TASK REQUIREMENTS
Shift every number in the answers, both the point coordinates and the distance value, up by 150. Then write out all the lines, requests included, starting at the beginning of the data and ending at the line that contains "4.00 meters".

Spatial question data
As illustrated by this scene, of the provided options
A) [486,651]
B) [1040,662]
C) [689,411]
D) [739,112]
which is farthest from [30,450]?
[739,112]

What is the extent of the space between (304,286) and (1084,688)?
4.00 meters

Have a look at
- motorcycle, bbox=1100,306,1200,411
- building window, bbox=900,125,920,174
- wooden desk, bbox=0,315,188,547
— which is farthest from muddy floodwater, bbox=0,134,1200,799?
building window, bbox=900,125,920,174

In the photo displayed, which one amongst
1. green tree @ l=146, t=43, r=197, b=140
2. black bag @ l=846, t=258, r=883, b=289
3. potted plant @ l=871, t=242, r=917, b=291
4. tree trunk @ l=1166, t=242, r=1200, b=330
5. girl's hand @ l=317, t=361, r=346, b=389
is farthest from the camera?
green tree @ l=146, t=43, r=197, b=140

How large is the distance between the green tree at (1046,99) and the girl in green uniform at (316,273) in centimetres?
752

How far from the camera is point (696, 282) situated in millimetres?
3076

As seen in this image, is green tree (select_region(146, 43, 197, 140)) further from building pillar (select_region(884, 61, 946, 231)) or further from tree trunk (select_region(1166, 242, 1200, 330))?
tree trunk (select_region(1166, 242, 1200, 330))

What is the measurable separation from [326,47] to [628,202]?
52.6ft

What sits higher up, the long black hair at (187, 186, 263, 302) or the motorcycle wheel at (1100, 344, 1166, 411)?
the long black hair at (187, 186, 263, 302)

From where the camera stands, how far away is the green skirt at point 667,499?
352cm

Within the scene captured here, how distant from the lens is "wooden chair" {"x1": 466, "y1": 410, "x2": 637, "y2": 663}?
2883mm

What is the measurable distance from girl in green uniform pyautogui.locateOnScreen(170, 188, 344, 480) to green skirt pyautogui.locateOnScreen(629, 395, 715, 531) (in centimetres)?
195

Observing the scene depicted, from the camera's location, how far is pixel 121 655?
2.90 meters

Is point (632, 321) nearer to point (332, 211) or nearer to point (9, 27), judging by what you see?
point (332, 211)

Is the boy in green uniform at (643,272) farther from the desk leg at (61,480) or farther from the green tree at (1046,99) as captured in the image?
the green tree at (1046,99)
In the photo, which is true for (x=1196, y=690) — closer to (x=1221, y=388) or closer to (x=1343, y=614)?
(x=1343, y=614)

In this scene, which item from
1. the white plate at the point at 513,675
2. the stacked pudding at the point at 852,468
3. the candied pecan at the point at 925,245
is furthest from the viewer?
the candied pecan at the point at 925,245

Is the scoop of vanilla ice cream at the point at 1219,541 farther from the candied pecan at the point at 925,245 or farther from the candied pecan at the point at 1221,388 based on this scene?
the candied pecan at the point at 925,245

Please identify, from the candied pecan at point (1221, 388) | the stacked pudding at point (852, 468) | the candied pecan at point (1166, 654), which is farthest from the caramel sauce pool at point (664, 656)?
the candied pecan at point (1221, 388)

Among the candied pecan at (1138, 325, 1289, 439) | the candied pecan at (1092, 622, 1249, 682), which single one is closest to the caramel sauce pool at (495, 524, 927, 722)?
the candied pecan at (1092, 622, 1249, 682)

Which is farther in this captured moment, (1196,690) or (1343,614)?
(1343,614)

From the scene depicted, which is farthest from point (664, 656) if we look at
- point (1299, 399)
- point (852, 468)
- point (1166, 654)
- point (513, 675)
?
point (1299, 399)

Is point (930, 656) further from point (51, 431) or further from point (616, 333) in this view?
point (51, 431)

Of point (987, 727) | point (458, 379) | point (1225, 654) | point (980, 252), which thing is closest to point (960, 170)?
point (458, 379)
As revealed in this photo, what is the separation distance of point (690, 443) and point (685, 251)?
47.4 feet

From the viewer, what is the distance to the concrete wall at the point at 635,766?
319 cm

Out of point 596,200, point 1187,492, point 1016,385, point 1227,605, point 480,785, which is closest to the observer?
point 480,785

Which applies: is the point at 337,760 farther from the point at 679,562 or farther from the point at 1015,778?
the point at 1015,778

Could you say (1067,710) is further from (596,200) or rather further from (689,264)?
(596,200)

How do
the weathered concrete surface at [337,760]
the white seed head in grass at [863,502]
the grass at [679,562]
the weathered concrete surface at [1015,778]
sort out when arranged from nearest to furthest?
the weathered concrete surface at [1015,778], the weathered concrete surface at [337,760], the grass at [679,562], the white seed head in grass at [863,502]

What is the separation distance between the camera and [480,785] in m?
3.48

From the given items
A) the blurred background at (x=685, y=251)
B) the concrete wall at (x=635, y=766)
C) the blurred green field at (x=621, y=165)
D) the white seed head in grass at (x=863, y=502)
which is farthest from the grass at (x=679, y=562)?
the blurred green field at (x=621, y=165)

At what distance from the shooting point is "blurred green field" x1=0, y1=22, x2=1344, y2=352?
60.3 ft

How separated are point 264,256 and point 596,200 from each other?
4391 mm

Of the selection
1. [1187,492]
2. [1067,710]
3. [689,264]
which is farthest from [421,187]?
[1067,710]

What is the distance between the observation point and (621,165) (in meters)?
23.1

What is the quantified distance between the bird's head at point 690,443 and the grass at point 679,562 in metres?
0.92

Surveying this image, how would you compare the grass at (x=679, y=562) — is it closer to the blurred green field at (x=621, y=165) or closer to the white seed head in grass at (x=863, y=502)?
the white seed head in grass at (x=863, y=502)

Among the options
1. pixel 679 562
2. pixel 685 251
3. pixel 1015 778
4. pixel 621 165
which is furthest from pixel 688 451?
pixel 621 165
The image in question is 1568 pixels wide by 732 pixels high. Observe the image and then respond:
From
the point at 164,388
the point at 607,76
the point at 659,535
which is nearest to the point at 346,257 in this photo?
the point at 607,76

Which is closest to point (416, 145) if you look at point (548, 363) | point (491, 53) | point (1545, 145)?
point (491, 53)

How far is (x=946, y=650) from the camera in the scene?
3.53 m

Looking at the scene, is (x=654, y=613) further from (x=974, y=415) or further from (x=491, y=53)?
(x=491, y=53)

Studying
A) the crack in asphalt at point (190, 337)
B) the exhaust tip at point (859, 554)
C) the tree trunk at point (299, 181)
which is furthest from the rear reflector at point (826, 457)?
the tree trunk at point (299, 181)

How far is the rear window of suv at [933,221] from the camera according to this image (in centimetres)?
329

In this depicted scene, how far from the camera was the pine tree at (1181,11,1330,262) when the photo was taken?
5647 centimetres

EXERCISE ANSWER
As illustrated by this scene, of the provided options
A) [486,651]
B) [1040,662]
C) [689,411]
D) [739,112]
which is farthest from [30,450]?
[889,262]

What is the extent of the space between (304,286) and (1084,688)?
154.00 meters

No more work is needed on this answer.